The Martha’s Vineyard Regional High School committee voted this week to sell a $1.8 million bond as part of a plan to finance a nearly complete roof replacement at the high school. At their Monday meeting, the committee voted unanimously to sell the 10-year bond to UBS Financial Services of Boston.
For the first year, the district will pay the bond holders only the interest rate of 2.077 per cent, but starting in fiscal year 2015, the district will begin making payments on the bond. The first payment is due Sept. 15, 2014.
Roof construction work began June 25, and is expected to conclude in October. Damage to the roof, which caused widespread leakage into almost every room in the building, was first evaluated by a roofing consultant in the fall of 2012. At an April meeting of the high school committee, members voted to incur the debt of the project, which was then estimated at $2.65 million. Further consideration of the state of the roof over the summer months revealed less damage to the installation and the substructure than initially was expected.
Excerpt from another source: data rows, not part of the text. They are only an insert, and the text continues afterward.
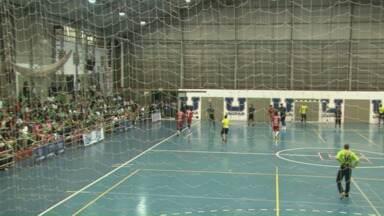 Torcida apoia equipe de volta à competição nacional de handebol - Londrina e Pinheiros jogaram no Ginásio Moringão, pela Liga Nacional.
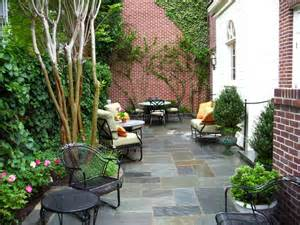 Traditional Small Scale Patio traditional-patio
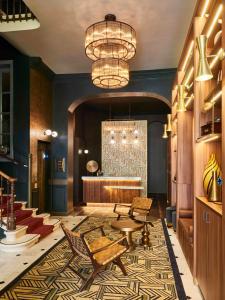 Een zitgedeelte bij Hotel Konti Bordeaux by HappyCulture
The school also had planned to pay additional design costs, which were ultimately found unnecessary, as well as the salary of an owner’s project manager. Building coordinator Greg Hines performed that role instead. “The construction itself went very well,” school district business manager Amy Tierney told the committee. The new roof comes with a 20-year warranty.
During construction, Ms. Tierney asked the roofing engineers, Russo Barr Associates Inc. of Burlington, to inspect the Tisbury School roof, which has also seen significant leaking and denigration in past years. Engineers found the roof was in need of urgent repairs, as there was a piece of the outer roof structure that is at “extreme risk” of blowing off and infiltrating the building with water, Ms. Tierney said. If the flap became detached in a windstorm, it could take the ventilation and other structures with it, Ms. Tierney said. “[The engineer] said if you were standing there, you would get whipped off the roof,” she said. “It’s a huge safety risk to those people on the ground near the building.”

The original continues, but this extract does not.